Led by Adam Dacey the founder of Mindspace and the Meditation in Schools Project.
Format of the session:
7.35pm – Guided Mindful Meditation
7.45pm – Short Talk
7.55pm – Second Guided Meditation
8.05pm – Short Talk
8.15pm – Third Guided Meditation
8.25pm – Conclusion and Questions
Follow up with e-resource sent to you to continue your practice at home.

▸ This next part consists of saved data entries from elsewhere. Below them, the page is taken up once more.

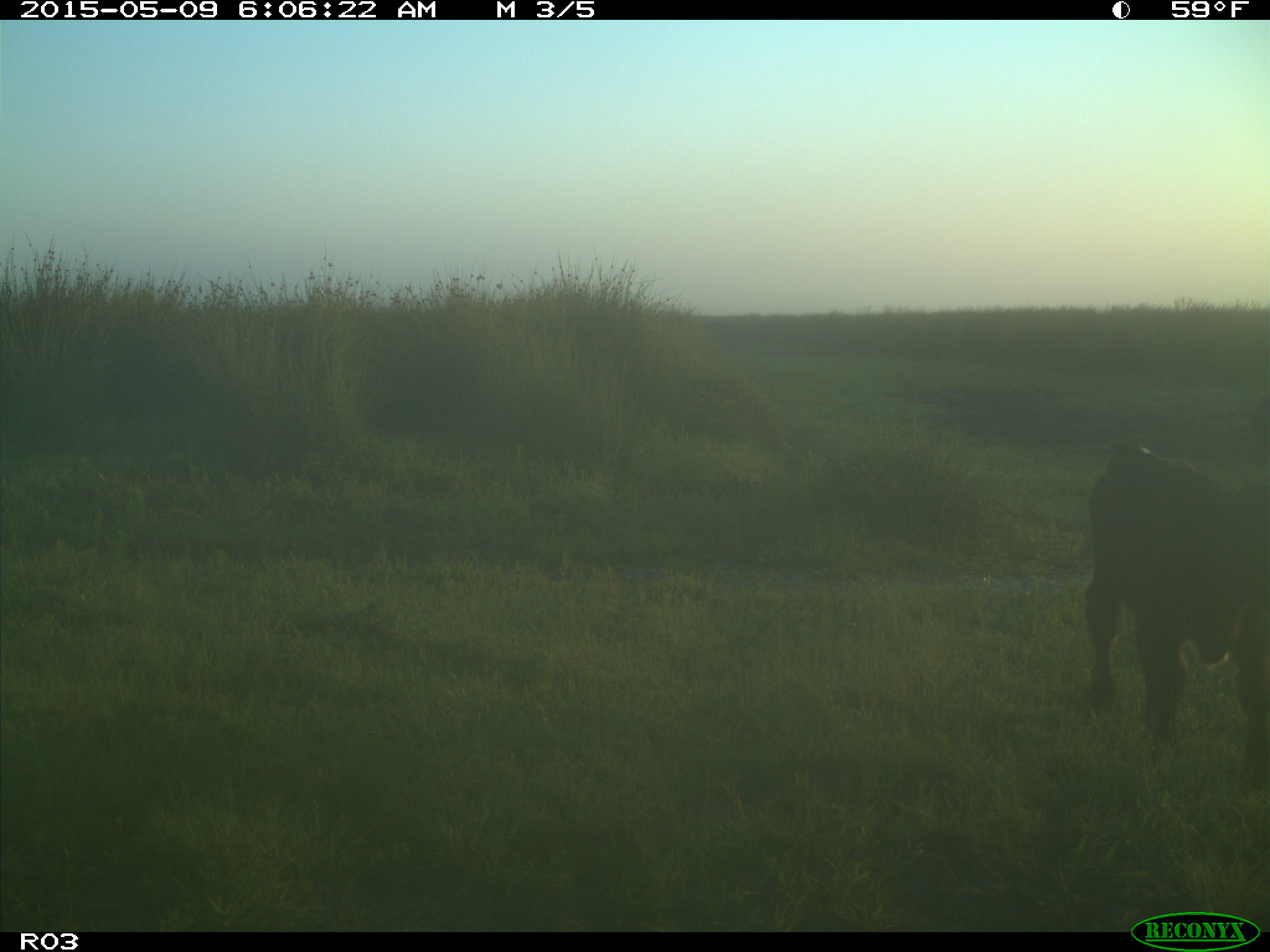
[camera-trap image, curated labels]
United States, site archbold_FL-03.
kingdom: Animalia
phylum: Chordata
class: Mammalia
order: Artiodactyla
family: Bovidae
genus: Bos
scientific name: Bos taurus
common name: domestic cow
Bos taurus (domestic cow).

We are constantly moving. Even when we sit still our mind is moving forward and backwards, side to side, up and down; there is no stopping it. This almost continuous unsettled mind means we find it challenging to settle both physically and mentally. How can we transform this busy movement into mindful activity? To begin with, it can help to slow down our actions so that we can gain an insight into the mindful way. We do not necessarily need to engage in all our activities slowly; however, it can be helpful in the early stages of our training.

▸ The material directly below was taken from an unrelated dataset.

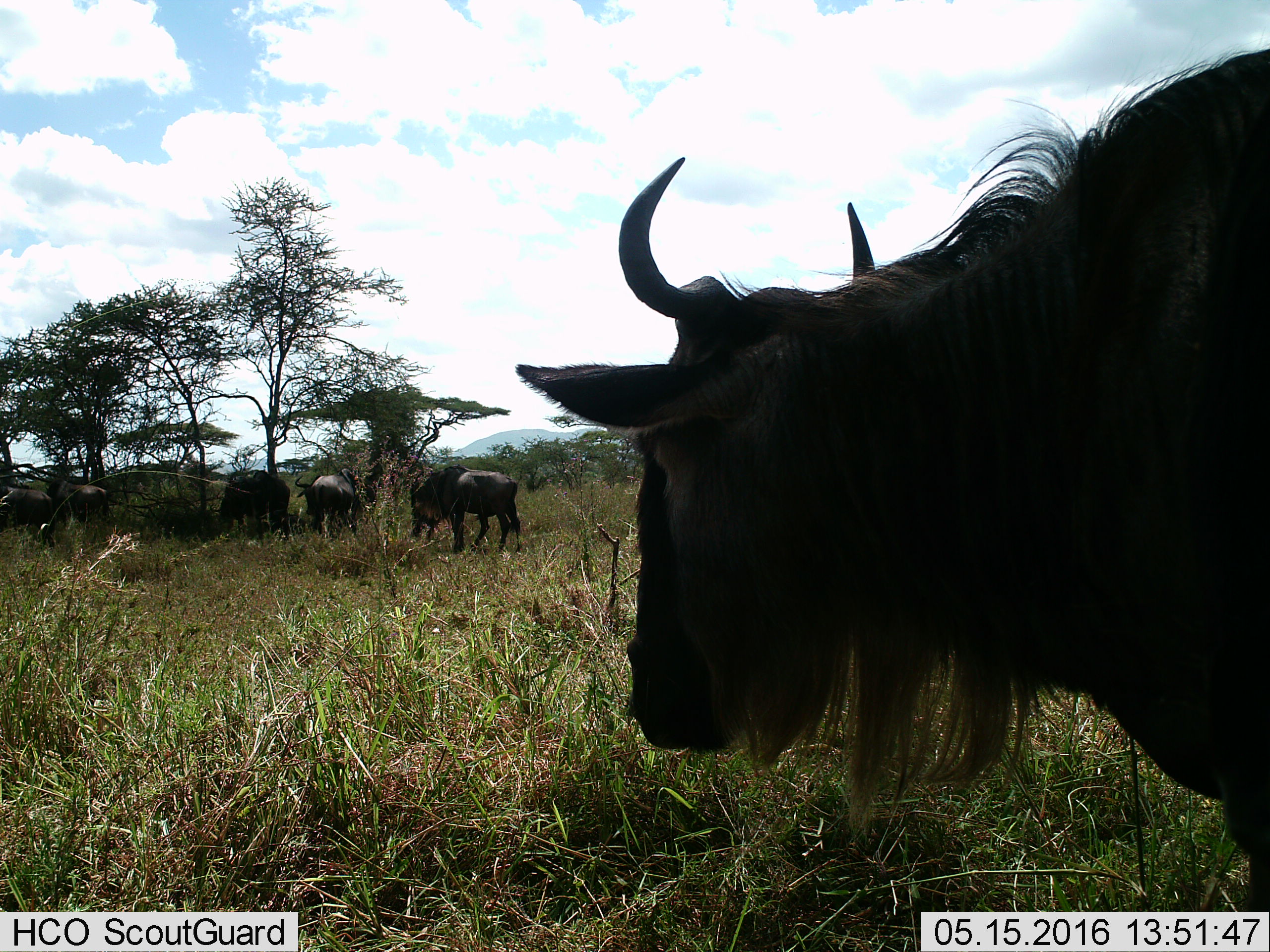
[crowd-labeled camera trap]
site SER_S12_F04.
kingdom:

Our mind can be so busy thinking and worrying about what we are going to do next that we miss what we are doing, right now. The precious moments of our life can pass us by, as a result of being two or three moments ahead of, or behind, ourselves. When we start to slow down our movement, it is easier to engage in what we are doing mindfully.
We can start with our walking. In many respects, walking is similar to breathing. It is something that we do all the time, yet we are rarely fully aware of the process. When we took our first steps, it was incredible; we were able to immerse in the present moment. Now due to familiarity and busyness, the steps we take can be mechanical, merely taking us to the next job we must do, the next task in our life. With this approach, our body can become just like a machine.
With mindful awareness, our body becomes a vessel for encouraging the growth of mindfulness, and each step we take leads us closer to inner peace. When we walk mindfully, we can watch, observe, breathe, and fully take in the changing world around us.